The other characters are created from nameless people merged with stereotypes of the time. The main characters of Hannibal Lee, Leroy Cappy, and Billy Roberts are fictional characters crafted out of the 99th Squadron. In the film, they are three of the five graduates to earn silver wings to become military pilots. Also, I believe Charles “Chief” Anderson, a pioneer of African-American aviation and instructor for these African-American men is depicted in the film. The character “Lieutenant Glenn” is based on Anderson since Glenn is the only man out of the hundred fifty on base to have had air combat experience, having been a member of the Royal Canadian Air force. Anderson was a very prestigious African-American pilot, as is Glenn.
A few characters are created purely for the script. There is the cliché drill sergeant (Major Joy) who is extremely harsh on new recruits. More characters include the white pilots who believe colored men cannot pilot and the group of racist senators who try to prove that Negros were too incompetent and unintelligent to be pilots. I believe the movie would be more realistic if The Tuskegee Airmen has used more real stories and names of people from the time period.
The uniforms, clothing of men and women, types of cars, passenger trains, music played and people's speech shown in the movie are fairly accurate of the time period in America. For example, people seemed to dress more formally- with women frequently wearing hats and dresses and men wearing suits and ties.
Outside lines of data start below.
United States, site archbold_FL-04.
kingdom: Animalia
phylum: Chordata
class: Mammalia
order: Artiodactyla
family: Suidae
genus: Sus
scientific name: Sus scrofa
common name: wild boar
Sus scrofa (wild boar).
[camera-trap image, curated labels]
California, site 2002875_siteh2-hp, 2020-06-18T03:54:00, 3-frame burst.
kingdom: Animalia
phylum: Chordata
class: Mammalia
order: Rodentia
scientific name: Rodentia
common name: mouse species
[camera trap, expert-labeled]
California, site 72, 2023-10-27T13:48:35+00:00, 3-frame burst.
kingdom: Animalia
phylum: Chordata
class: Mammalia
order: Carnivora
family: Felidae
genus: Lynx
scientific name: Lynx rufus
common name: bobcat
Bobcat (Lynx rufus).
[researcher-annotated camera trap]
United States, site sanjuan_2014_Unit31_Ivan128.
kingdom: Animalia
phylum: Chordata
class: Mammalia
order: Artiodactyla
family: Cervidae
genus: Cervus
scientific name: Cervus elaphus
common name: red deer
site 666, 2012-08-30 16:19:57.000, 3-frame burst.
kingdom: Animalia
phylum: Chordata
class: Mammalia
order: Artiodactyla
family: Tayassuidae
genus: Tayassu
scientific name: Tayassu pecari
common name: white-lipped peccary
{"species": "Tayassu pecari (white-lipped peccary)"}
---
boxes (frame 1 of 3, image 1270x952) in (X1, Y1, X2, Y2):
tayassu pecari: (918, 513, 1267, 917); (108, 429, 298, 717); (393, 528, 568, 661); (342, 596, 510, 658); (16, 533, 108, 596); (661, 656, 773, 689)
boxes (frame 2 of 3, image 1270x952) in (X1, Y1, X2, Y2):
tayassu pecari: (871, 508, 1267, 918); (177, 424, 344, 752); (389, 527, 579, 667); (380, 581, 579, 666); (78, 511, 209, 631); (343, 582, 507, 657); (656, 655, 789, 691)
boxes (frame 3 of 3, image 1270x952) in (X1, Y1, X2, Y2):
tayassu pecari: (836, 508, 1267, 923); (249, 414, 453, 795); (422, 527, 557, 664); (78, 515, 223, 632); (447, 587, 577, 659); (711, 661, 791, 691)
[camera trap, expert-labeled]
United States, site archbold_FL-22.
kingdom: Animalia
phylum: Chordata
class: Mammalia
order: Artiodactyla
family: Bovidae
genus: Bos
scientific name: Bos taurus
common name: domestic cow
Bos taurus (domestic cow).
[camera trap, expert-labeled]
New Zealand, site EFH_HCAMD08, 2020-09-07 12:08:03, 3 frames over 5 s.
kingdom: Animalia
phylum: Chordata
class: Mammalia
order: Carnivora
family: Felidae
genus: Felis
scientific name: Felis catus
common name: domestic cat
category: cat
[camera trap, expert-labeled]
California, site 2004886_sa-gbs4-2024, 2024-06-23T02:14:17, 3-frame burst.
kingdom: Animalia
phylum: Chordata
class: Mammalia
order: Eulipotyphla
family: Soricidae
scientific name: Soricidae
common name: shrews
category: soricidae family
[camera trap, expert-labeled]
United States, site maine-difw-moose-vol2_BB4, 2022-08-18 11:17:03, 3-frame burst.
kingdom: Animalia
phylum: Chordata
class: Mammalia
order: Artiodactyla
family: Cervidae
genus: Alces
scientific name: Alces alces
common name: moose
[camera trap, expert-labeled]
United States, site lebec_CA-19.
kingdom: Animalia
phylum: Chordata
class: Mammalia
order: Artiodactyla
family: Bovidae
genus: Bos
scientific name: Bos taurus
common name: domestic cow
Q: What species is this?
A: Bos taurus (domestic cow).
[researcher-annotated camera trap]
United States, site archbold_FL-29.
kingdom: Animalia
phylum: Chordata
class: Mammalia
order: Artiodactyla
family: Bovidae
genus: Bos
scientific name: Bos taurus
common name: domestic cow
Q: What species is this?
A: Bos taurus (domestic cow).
The blatant racial verbal abuse by the white officers (calling the cadets “gorillas”, for instance) along with the gathering of senators (showing “medical research” that African-Americans were mentally incapable of managing a plane) in the film are true reflections of the discrimination in the US military and society at that time.
The technology shown in The Tuskegee Airmen is quite accurate as well. The true Tuskegee Airmen were first equipped with P-40 Warhawks, then with P-39 Airacobras, next with P-47 Thunderbolts, and finally with the P-51 Mustangs. The P-51 Mustangs are the planes that the Tuskegee Airmen were most commonly associated with, as they painted the tails red for their combat and escort flights. In the film, Lee and his pilots are identified by the red tails of their planes. This is accurate, as the actual Tuskegee Airmen were well known for the crimson tails on their P-51 Mustangs.
This movie is an exceptional work of historical accuracy and entertainment. The Tuskegee Airmen is about a highly significant historical situation in American history and in the history of the US military as well. As the movie presents the story in a factual manner with only negligible fictionalization, it is a great tool to learn about the history of the Tuskegee Airmen.